La autoestima y la percepción del propio cuerpo guardan una relación muy estrecha. Si la autoestima hace referencia, en términos generales, a la forma en la que uno se percibe y se valora a sí mismo, no es de extrañar que la imagen corporal tenga un peso considerable en esa valoración. No aceptar una parte del propio cuerpo implica una mala valoración de una misma, que puede llegar hasta el rechazo. Por desgracia es más que frecuente ver cómo mujeres valiosísimas focalizan su atención en una pequeña parte de sí mismas hasta el punto de llegar a despreciarse, olvidando el resto de cualidades que las hacen genuinas. Si bien este no suele ser un motivo de consulta explícito, lo cierto es que evalúo diariamente numerosos problemas de este tipo en mujeres con baja autoestima.
No, no es un problema que afecta más a las mujeres que a los hombres, nada más lejos de la realidad. La autoestima se va formando desde nuestras experiencias más tempranas y tanto hombres como mujeres somos igual de vulnerables en este sentido. Estamos expuestos ante los mismos obstáculos y amenazas en el proceso de construcción de nuestra autoestima: privaciones de afecto, falta de reforzadores, juicios externos hirientes, falta de motivación, comparaciones, estándares sociales…
Una autoestima inflada resulta también problemática en tanto en cuanto perjudica igualmente nuestra capacidad de adaptación social. La constante sensación de superioridad frente al otro nos hace creernos con derecho a todo, nos vuelve déspotas y descuidados y nos impide aceptar las dificultades (tanto las propias como las ajenas). Además, y esto es algo fundamental, desde la sobrevaloración de uno mismo, que necesariamente cursa con la infravaloración de los demás, ese del que decimos que tiene “un ego que no cabe por la puerta” carece de empatía, lo que hace que su trato con los demás sea despreocupado y egocéntrico.

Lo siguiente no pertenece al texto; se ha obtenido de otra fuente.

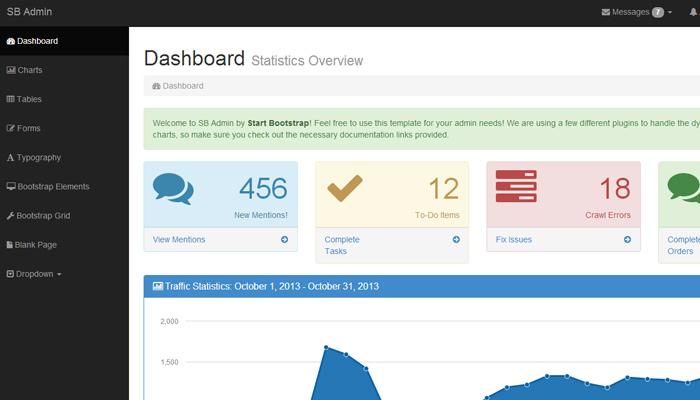 free bootstrap theme sb admin download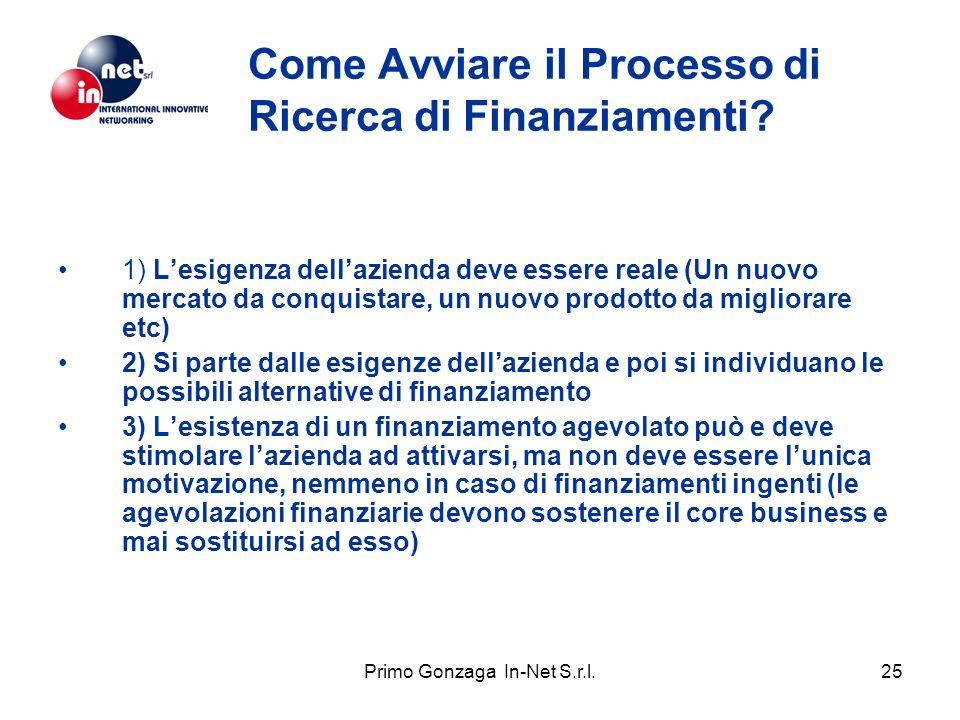 Come Avviare il Processo di Ricerca di Finanziamenti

Del mismo modo que sus intereses están siempre auto referenciados y a causa de ello puede llegar a ser hiriente, cruel o despiadado. Esa autoestima inflada no es más que el reflejo, igual que en el caso de la baja autoestima, de carencias más profundas, en este caso ni siquiera identificadas. El ególatra narcisista se relaciona mal con los demás en tanto en cuanto no se acerca a nadie de manera desinteresada y no llega nunca a construir verdaderas relaciones afectivas basadas en la reciprocidad y la igualdad.